For the sake of the visualization we want to make, we need to repeat this process, but instead of breaking into race, we want to include all businesses.

In [None]:
df_total  = df_filtered[df_filtered['RACE_GROUP_LABEL'] == 'Total']

Now, we can select the specific columns we need to build our visualizations from each dataset. The columns we need are 'NAME', 'PAYANN', and 'EMP'.

In [None]:
df_b = df_black[['NAME', 'PAYANN', 'EMP']]

df_t = df_total[['NAME', 'PAYANN', 'EMP']]

From here, we want to create our new variable: pay per employee. We will do this by dividing the payroll column by the employee column, converting it into a list, and then adding it back into the DataFrame.

In [None]:
payroll_employee = df_b['PAYANN']/df_b['EMP']

payroll_emp = payroll_employee.tolist()

df_b.insert(3, "Pay per Employee", payroll_employee)

payroll_employee = df_t['PAYANN']/df_t['EMP']

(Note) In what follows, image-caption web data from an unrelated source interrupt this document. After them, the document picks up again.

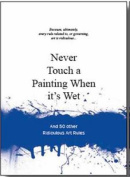 Never Touch a Painting When It's Wet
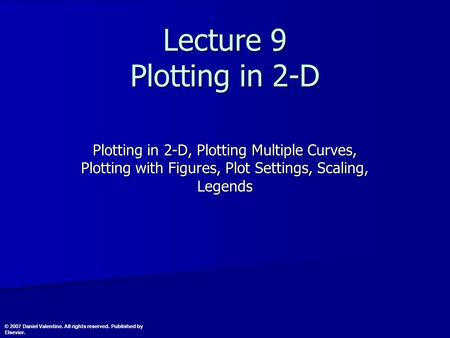 Lecture 9 Plotting in 2-D Plotting in 2-D, Plotting Multiple Curves, Plotting with Figures, Plot Settings, Scaling, Legends © 2007 Daniel Valentine. All.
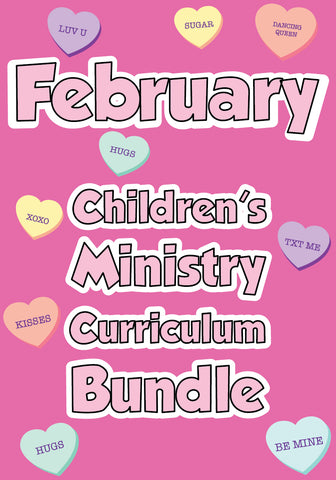 February Children's Ministry Curriculum Bundle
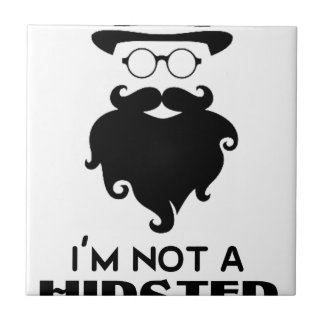 I am not Hipster Tile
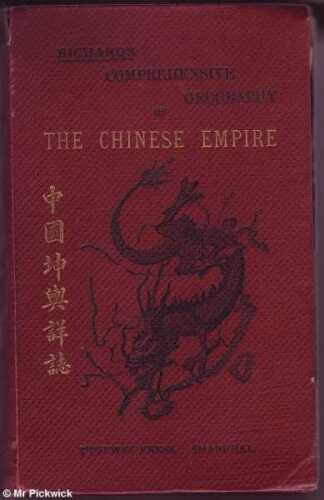 M. Kennelly (trans.) L. RICHARD'S COMPREHENSIVE GEOGRAPHY OF THE CHINESE EMPIRE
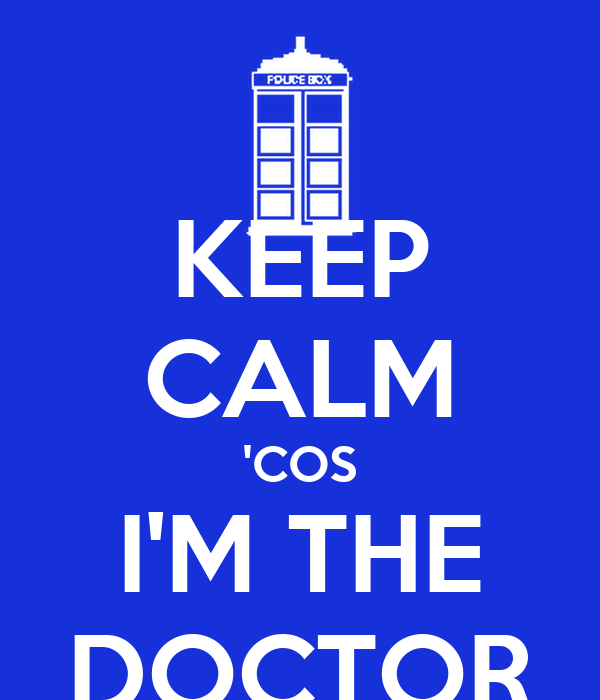 KEEP CALM 'COS I'M THE DOCTOR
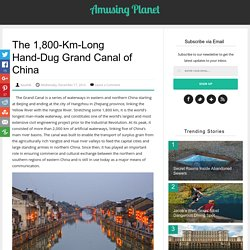 The 1,800-Km-Long Hand-Dug Grand Canal of China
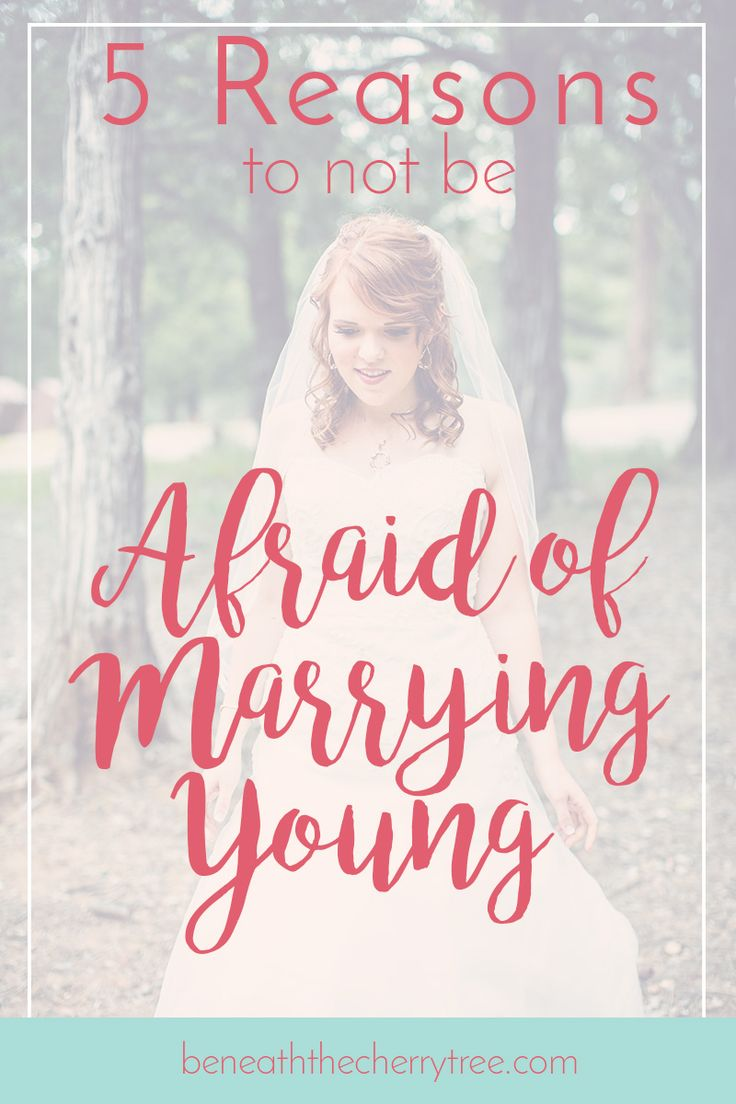 5 Reasons to Not Be Afraid of Marrying Young Marriage Tips | Christian Marriage | Afraid of Marrying Young | Beneath the Cherry Tree | Tips for Young Wives | Newlywed Advice http://www.beneaththecherrytree.com/5-reasons-to-not-be-afraid-of-marrying-young/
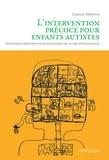 Laurent Mottron et Pablo Galonnier - L'intervention précoce pour enfants autistes - Nouveaux principes pour soutenir une autre intelligence.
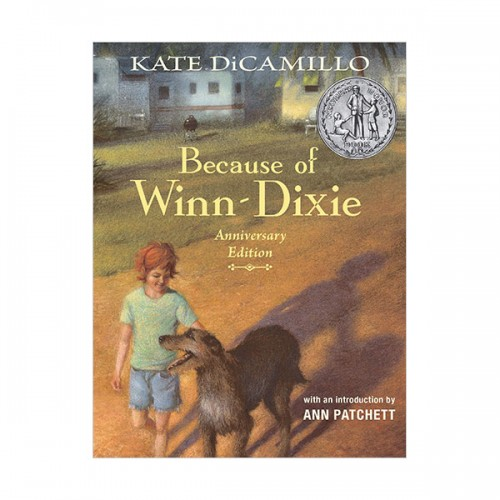 [2001 뉴베리] Because of Winn-Dixie (Hardcover, Anniversary Edition)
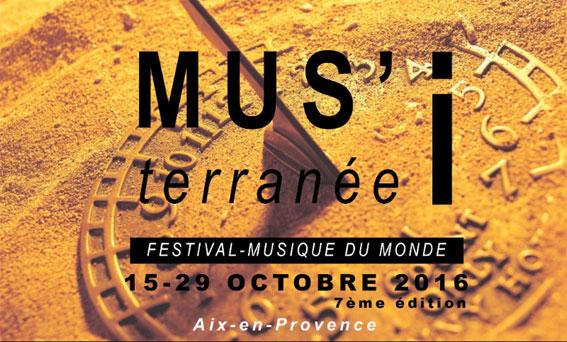 MUS'iterranée. Le Rendez-vous aixois des musiques du Monde du 15 au 29 octobre 2016 à Aix-en-Provence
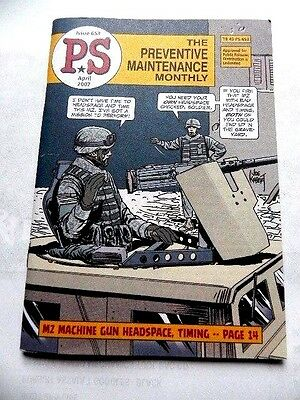 Army Book Magazine P.S The Preventive Maintenance Monthly Issue 653 April 2007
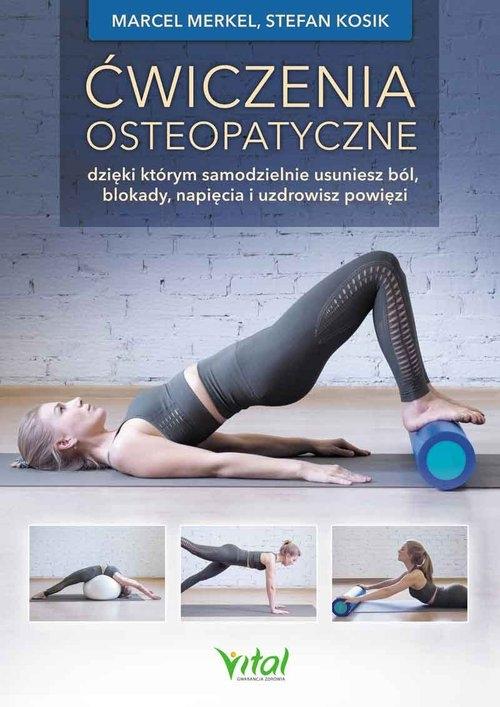 Ćwiczenia osteopatyczne Merkel Marcel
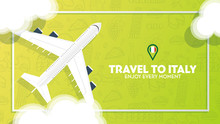 Travel To Italy Banner With Plane And Clouds. Hand Draw Doodle Background.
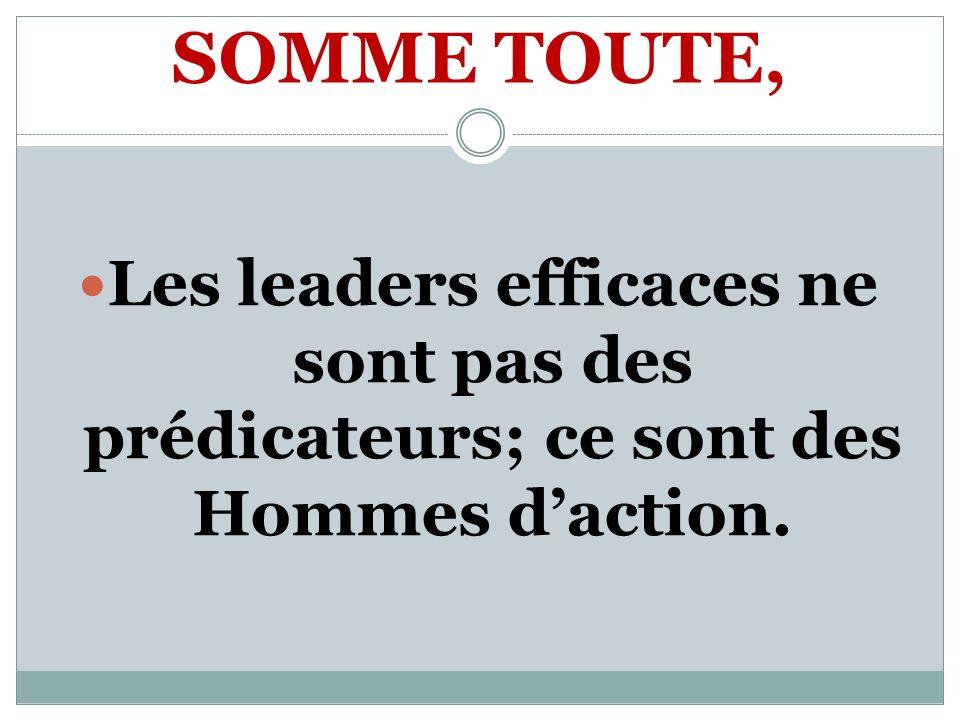 SOMME TOUTE, Les leaders efficaces ne sont pas des prédicateurs; ce sont des Hommes daction.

payroll_emp = payroll_employee.tolist()

df_b1.insert(3, "Pay per Employee", payroll_employee)

Finally, we can merge these two datasets together using an inner join on the 'NAME' column.

In [None]:
df_b_merged = pd.merge(df_b, df_t, how = 'inner', on = 'NAME', suffixes = ('_black', '_total'))

Using this DataFrame, we can build our visualization comparing payroll per employee for black owned businesses with the payroll per employee of businesses overall by state.

Now, we want to do essentially the exact same process, but instead of examining states, we will examine business type. For this, we use the regular 'df1' instead of 'df1_state'.

In [None]:
df_filtered = df1[df1['PAYANN_F'].isna()==True]
df_filtered = df_filtered[df_filtered['EMP_F'].isna()==True]
df_filtered = df_filtered[df_filtered['EMPSZFI'] == '001']
df_filtered = df_filtered[df_filtered['NAICS2017_LABEL'] != 'Total for all sectors']
df_filtered = df_filtered[df_filtered['YIBSZFI_LABEL'] == 'All firms']
df_filtered = df_filtered[df_filtered['SEX'] == '001']
df_filtered = df_filtered[filtered['VET_GROUP'] == '001']
df_filtered = df_filtered[filtered['ETH_GROUP'] == '001']
df_black = df_filtered[df_filtered['RACE_GROUP_LABEL'] == 'Black or African American']

In [None]:
df_total  = df_filtered[df_filtered['RACE_GROUP_LABEL'] == 'Total']

In [None]:
df_b = df_black[['NAICS2017_LABEL', 'PAYANN', 'EMP']]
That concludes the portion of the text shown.